Problems to work on.
**a.** Restate word for word the part of the forum thread on retiring in Mexican university cities, starting at "Some random thoughts..." and ending at "be somewhat, hilly.".
**b.** Answer these questions from the forum thread on retiring in Mexican university cities, marking each answer to match its question:
(i) Which four cities is the couple thinking of?
(ii) How much do they plan on spending per month?
(iii) According to the reply, where are the touristy areas with more English spoken normally located?

Passage provided.

# retirement in Mexican university cities



## boriskhol (Feb 15, 2015)

Hello, I am and my wife are nearing retirement. We are thinking about moving to central Mexico as we like moderate climate and little humidity. Presence of educated people is very important, no matter expats or Mexicans. I speak intermediate Spanish and plan to improve it, my wife’s Spanish is very limited, so some presence of English speakers is important, too. We are thinking of Puebla, Queretaro, Aguascalientes and San Luis Potosí. Guadalajara and Mexico City are too big for us. Can you advise on pros and contras for each city? Aside of climate and educated population, safety is important too. One more criteria is that place can't be too hilly: I have a bad back. We plan on spending $3000-4000 per month. Thanks a lot in advance. Boriskhol


----------



## lat19n (Aug 19, 2017)

boriskhol said:


> Hello, I am and my wife are nearing retirement. We are thinking about moving to central Mexico as we like moderate climate and little humidity. Presence of educated people is very important, no matter expats or Mexicans. I speak intermediate Spanish and plan to improve it, my wife’s Spanish is very limited, so some presence of English speakers is important, too. We are thinking of Puebla, Queretaro, Aguascalientes and San Luis Potosí. Guadalajara and Mexico City are too big for us. Can you advise on pros and contras for each city? Aside of climate and educated population, safety is important too. One more criteria is that place can't be too hilly: I have a bad back. We plan on spending $3000-4000 per month. Thanks a lot in advance. Boriskhol


Some random thoughts... (warning - some generalizations).
- To avoid humidity you kind of have to head for the hills, and the hills are going to be somewhat, hilly.
- There is much more English spoken in the touristy areas - but the touristy areas are normally near the coasts which are humid.

Recorded data.

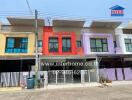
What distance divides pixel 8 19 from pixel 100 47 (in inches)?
555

Answers to each task.
**a.**
Some random thoughts... (warning - some generalizations).
- To avoid humidity you kind of have to head for the hills, and the hills are going to be somewhat, hilly.

**b.**
(i) Puebla, Queretaro, Aguascalientes and San Luis Potosí.
(ii) $3000-4000 per month.
(iii) Near the coasts, which are humid.